Top Abstract Introduction Materials and Methods Results Discussion Disclosure of Potential... Acknowledgments References

 
Cells
Fresh leukemic blasts from 105 patients with AML, taken after informed consent was obtained, were isolated from either bone marrow or peripheral blood by Ficoll-Hypaque density gradient centrifugation and immediately processed. All patients were diagnosed at the Divisions of Hematology of the University La Sapienza, the University Tor Vergata, and the Hospital San Giovanni in Rome, Italy. Leukemias were classified by morphologic and cytochemical criteria according to the FAB classification (5% corresponded to M0, 18% to M1, 19% to M2, 10% to M3, 27% to M4, 20% to M5, and 1% to M6).

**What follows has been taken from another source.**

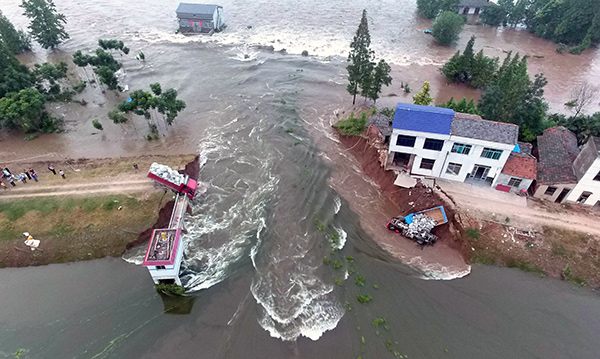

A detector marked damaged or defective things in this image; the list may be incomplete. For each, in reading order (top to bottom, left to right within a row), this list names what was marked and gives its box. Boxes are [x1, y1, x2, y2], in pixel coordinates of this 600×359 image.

overturned vehicle [386, 207, 448, 246]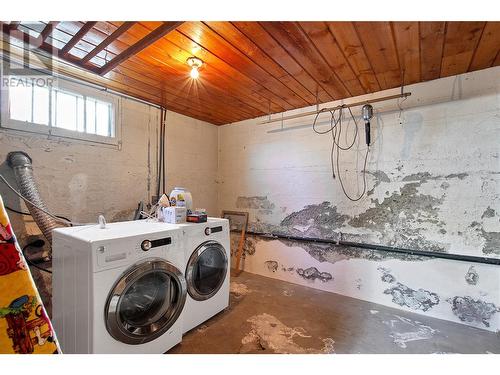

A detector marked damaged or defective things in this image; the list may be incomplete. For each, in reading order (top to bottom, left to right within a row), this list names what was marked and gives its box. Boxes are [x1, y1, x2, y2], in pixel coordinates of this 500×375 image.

peeling paint on wall [448, 298, 498, 328]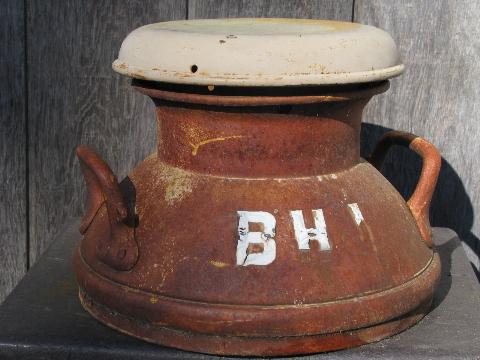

The following criteria have been adopted for the diagnosis of FAB M5 (acute monocytic leukemia): (a) 70%–80% of the leukemic cells are morphologically of the monocytic lineage, including monoblasts, promonocytes, and monocytes; (b) a percentage of CD14⁺ cells >40%; (c) a minor granulocytic component (<20%); (d) in FAB M5a, the percentage of monoblasts is predominant (>60%–70%); (e) in FAB M5b, the percentage of promonocytes and monocytes is predominant (>70%); and (f) the large majority of the leukemic population shows intense nonspecific esterase activity, inhibited by sodium fluoride.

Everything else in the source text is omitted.